(Stored entries)
● ● ● ● ● ● ●
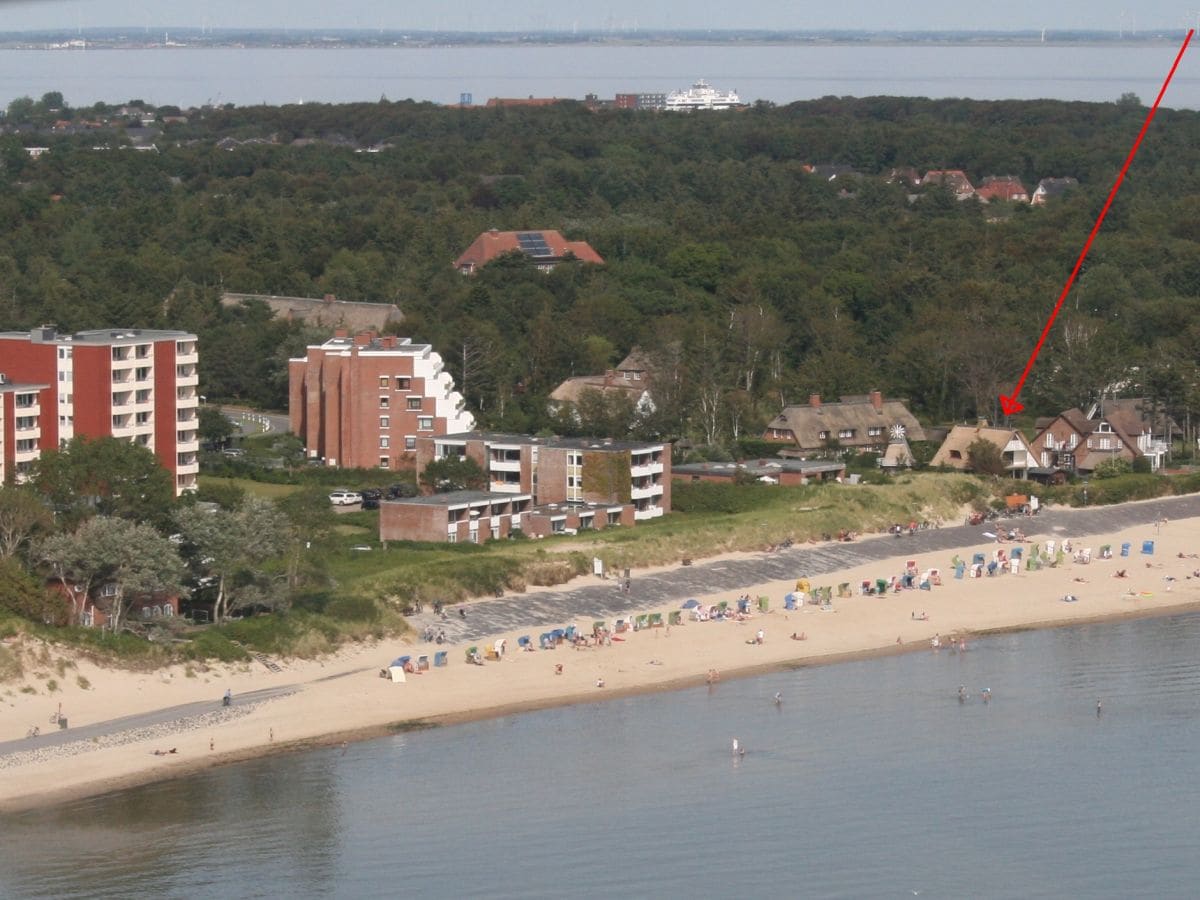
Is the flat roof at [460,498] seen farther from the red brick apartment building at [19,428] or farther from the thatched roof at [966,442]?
the thatched roof at [966,442]

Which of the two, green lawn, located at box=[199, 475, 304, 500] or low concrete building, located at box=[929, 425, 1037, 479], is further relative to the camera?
low concrete building, located at box=[929, 425, 1037, 479]

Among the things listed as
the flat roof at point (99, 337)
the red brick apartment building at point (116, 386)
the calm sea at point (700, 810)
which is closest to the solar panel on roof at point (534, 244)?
the flat roof at point (99, 337)

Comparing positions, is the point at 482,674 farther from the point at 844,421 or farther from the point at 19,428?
the point at 844,421

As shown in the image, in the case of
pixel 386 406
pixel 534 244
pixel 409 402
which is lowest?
pixel 386 406

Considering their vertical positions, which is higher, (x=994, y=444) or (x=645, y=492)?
(x=994, y=444)

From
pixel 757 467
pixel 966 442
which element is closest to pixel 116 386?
pixel 757 467

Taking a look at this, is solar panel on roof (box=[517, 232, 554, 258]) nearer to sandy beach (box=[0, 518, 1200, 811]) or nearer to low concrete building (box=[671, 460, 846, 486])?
low concrete building (box=[671, 460, 846, 486])

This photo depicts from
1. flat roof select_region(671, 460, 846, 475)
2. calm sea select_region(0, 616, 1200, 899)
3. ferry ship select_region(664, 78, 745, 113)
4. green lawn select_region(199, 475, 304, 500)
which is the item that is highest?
ferry ship select_region(664, 78, 745, 113)

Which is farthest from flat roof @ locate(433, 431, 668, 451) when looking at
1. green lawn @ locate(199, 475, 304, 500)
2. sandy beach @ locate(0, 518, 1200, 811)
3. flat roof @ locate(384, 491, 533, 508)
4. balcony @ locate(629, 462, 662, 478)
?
sandy beach @ locate(0, 518, 1200, 811)
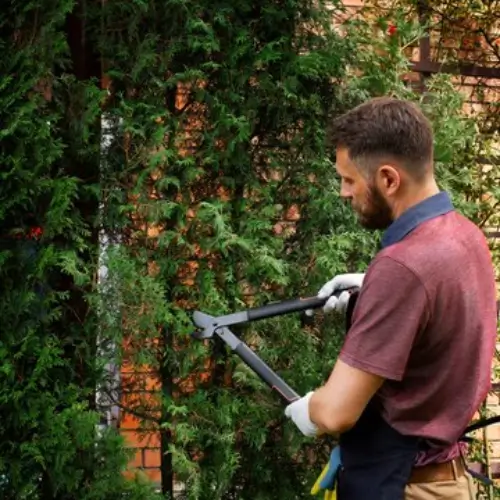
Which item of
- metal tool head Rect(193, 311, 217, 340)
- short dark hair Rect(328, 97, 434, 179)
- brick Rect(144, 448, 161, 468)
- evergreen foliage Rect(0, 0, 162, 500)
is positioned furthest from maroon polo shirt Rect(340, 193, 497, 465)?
brick Rect(144, 448, 161, 468)

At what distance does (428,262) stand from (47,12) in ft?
7.36

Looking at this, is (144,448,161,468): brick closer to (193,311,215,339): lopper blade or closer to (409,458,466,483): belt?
(193,311,215,339): lopper blade

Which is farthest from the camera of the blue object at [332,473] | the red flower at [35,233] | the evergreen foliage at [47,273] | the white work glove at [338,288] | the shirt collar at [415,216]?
the red flower at [35,233]

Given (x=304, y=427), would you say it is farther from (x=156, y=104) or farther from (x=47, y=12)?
(x=47, y=12)

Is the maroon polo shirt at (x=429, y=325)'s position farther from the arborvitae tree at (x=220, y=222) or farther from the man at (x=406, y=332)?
the arborvitae tree at (x=220, y=222)

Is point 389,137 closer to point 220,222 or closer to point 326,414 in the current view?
point 326,414

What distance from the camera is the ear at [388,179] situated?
2.41 metres

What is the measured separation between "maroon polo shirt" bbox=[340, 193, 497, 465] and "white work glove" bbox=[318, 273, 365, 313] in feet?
1.75

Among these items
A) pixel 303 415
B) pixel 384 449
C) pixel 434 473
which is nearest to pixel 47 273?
pixel 303 415

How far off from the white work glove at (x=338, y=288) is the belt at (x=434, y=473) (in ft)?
2.17

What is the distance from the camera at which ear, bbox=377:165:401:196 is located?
241cm

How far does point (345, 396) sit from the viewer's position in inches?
89.7

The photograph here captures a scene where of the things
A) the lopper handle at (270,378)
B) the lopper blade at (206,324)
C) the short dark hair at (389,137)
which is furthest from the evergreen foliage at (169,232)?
the short dark hair at (389,137)

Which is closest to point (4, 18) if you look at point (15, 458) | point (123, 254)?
point (123, 254)
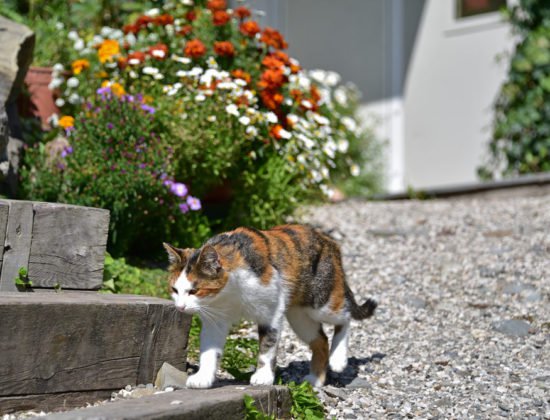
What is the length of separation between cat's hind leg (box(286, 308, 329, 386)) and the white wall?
639cm

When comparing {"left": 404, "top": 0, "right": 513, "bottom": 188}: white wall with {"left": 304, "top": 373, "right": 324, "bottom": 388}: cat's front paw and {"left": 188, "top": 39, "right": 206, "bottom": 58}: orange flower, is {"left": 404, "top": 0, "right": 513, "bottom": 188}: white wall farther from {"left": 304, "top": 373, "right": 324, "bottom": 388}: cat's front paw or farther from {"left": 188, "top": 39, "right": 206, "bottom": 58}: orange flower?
{"left": 304, "top": 373, "right": 324, "bottom": 388}: cat's front paw

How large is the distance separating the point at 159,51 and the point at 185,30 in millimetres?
403

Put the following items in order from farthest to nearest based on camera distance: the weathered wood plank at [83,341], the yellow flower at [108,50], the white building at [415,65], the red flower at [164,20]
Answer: the white building at [415,65]
the red flower at [164,20]
the yellow flower at [108,50]
the weathered wood plank at [83,341]

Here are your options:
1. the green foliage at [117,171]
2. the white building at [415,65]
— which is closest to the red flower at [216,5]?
the green foliage at [117,171]

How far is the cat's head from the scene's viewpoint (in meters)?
3.31

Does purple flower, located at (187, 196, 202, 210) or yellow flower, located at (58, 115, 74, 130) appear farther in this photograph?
yellow flower, located at (58, 115, 74, 130)

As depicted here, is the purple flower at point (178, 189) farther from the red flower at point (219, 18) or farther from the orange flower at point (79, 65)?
the red flower at point (219, 18)

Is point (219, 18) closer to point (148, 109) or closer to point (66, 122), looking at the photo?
point (148, 109)

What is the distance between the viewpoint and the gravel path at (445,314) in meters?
3.80

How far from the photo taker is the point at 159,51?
5.87 m

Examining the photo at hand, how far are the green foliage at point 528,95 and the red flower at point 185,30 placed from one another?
14.4ft

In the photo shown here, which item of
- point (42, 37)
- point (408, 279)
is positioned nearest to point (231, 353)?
point (408, 279)

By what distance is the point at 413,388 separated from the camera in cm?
393

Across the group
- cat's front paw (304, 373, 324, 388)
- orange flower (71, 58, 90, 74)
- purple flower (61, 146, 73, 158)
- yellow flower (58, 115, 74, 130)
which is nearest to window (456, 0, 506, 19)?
● ● ● ● ● ● ●
> _Goal_: From the material above, reproduce everything verbatim except the pictures.

> _Exercise solution_:
Is the flat roof at [460,498] seen farther from the red brick apartment building at [19,428] or farther from the thatched roof at [966,442]?
the thatched roof at [966,442]

Which of the two, green lawn, located at box=[199, 475, 304, 500] or low concrete building, located at box=[929, 425, 1037, 479], is further relative to the camera?
low concrete building, located at box=[929, 425, 1037, 479]

Among the things listed as
the flat roof at point (99, 337)
the red brick apartment building at point (116, 386)
the calm sea at point (700, 810)
which is closest to the solar panel on roof at point (534, 244)?
the flat roof at point (99, 337)

Comparing positions, is the point at 482,674 farther from the point at 844,421 or farther from the point at 19,428?
the point at 844,421

As shown in the image, in the case of
pixel 386 406
pixel 534 244
pixel 409 402
which is lowest?
pixel 386 406

Considering their vertical positions, which is higher, (x=994, y=444) or (x=645, y=492)?
(x=994, y=444)

From
pixel 757 467
pixel 966 442
which element is closest to pixel 116 386?
pixel 757 467

Taking a look at this, is solar panel on roof (box=[517, 232, 554, 258]) nearer to sandy beach (box=[0, 518, 1200, 811]) or nearer to low concrete building (box=[671, 460, 846, 486])?
low concrete building (box=[671, 460, 846, 486])

This photo depicts from
1. flat roof select_region(671, 460, 846, 475)
2. calm sea select_region(0, 616, 1200, 899)
3. ferry ship select_region(664, 78, 745, 113)
4. green lawn select_region(199, 475, 304, 500)
which is the item that is highest?
ferry ship select_region(664, 78, 745, 113)

Which is farthest from flat roof @ locate(433, 431, 668, 451) when looking at
1. green lawn @ locate(199, 475, 304, 500)
2. sandy beach @ locate(0, 518, 1200, 811)
3. flat roof @ locate(384, 491, 533, 508)
4. balcony @ locate(629, 462, 662, 478)
?
sandy beach @ locate(0, 518, 1200, 811)
Which item of
- metal tool head Rect(193, 311, 217, 340)
- short dark hair Rect(328, 97, 434, 179)
- brick Rect(144, 448, 161, 468)
- evergreen foliage Rect(0, 0, 162, 500)
is positioned furthest from maroon polo shirt Rect(340, 193, 497, 465)?
brick Rect(144, 448, 161, 468)

At what distance does (428,262) stand from (47,12) in ft?
7.36

Looking at this, is (144,448,161,468): brick closer to (193,311,215,339): lopper blade or closer to (409,458,466,483): belt?
(193,311,215,339): lopper blade

Which is farthest from the camera of the blue object at [332,473] | the red flower at [35,233] | the evergreen foliage at [47,273] | the white work glove at [338,288] | the shirt collar at [415,216]?
the red flower at [35,233]

Given (x=304, y=427), would you say it is farther from (x=156, y=104) or farther from (x=47, y=12)?
(x=47, y=12)

Is the maroon polo shirt at (x=429, y=325)'s position farther from the arborvitae tree at (x=220, y=222) or farther from the man at (x=406, y=332)?
the arborvitae tree at (x=220, y=222)

Is point 389,137 closer to point 220,222 or closer to point 326,414 in the current view?
point 326,414

What distance from the camera is the ear at [388,179] situated?
2.41 metres

What is the measured separation between "maroon polo shirt" bbox=[340, 193, 497, 465] and "white work glove" bbox=[318, 273, 365, 313] in feet?
1.75

Among these items
A) pixel 303 415
B) pixel 384 449
C) pixel 434 473
which is nearest to pixel 47 273?
pixel 303 415

How far off from the white work glove at (x=338, y=288) is the belt at (x=434, y=473) (in ft)?
2.17

What is the distance from the camera at which ear, bbox=377:165:401:196 is located?
241cm

How far does point (345, 396) sit from the viewer's position in inches?
89.7

The photograph here captures a scene where of the things
A) the lopper handle at (270,378)
B) the lopper blade at (206,324)
C) the short dark hair at (389,137)
which is furthest from the evergreen foliage at (169,232)?
the short dark hair at (389,137)

Which is closest to point (4, 18) if you look at point (15, 458) | point (123, 254)?
point (123, 254)
What is the length of separation between cat's hind leg (box(286, 308, 329, 386)) and the white wall?
639cm

When comparing {"left": 404, "top": 0, "right": 513, "bottom": 188}: white wall with {"left": 304, "top": 373, "right": 324, "bottom": 388}: cat's front paw and {"left": 188, "top": 39, "right": 206, "bottom": 58}: orange flower, is {"left": 404, "top": 0, "right": 513, "bottom": 188}: white wall farther from {"left": 304, "top": 373, "right": 324, "bottom": 388}: cat's front paw or farther from {"left": 188, "top": 39, "right": 206, "bottom": 58}: orange flower?
{"left": 304, "top": 373, "right": 324, "bottom": 388}: cat's front paw

How large is the distance separating the point at 159,51 and the point at 185,30 in millimetres?
403

Put the following items in order from farthest to nearest based on camera distance: the weathered wood plank at [83,341], the yellow flower at [108,50], the white building at [415,65], the red flower at [164,20]
Answer: the white building at [415,65]
the red flower at [164,20]
the yellow flower at [108,50]
the weathered wood plank at [83,341]

Here are your options:
1. the green foliage at [117,171]
2. the white building at [415,65]
— which is closest to the red flower at [216,5]?
the green foliage at [117,171]

How far is the cat's head from the scene's viewpoint (in meters)?
3.31

Does purple flower, located at (187, 196, 202, 210) or yellow flower, located at (58, 115, 74, 130) appear farther in this photograph?
yellow flower, located at (58, 115, 74, 130)

As depicted here, is the purple flower at point (178, 189) farther from the red flower at point (219, 18) or farther from the orange flower at point (79, 65)?
the red flower at point (219, 18)

Is point (219, 18) closer to point (148, 109) or closer to point (66, 122), looking at the photo?
point (148, 109)

What is the distance between the viewpoint and the gravel path at (445,314) in meters?
3.80

How far from the photo taker is the point at 159,51?
5.87 m

Examining the photo at hand, how far are the green foliage at point 528,95 and the red flower at point 185,30 placed from one another?
14.4ft

In the photo shown here, which item of
- point (42, 37)
- point (408, 279)
is positioned nearest to point (231, 353)?
point (408, 279)

By what distance is the point at 413,388 separated from the camera in cm?
393

Across the group
- cat's front paw (304, 373, 324, 388)
- orange flower (71, 58, 90, 74)
- purple flower (61, 146, 73, 158)
- yellow flower (58, 115, 74, 130)
which is nearest to window (456, 0, 506, 19)?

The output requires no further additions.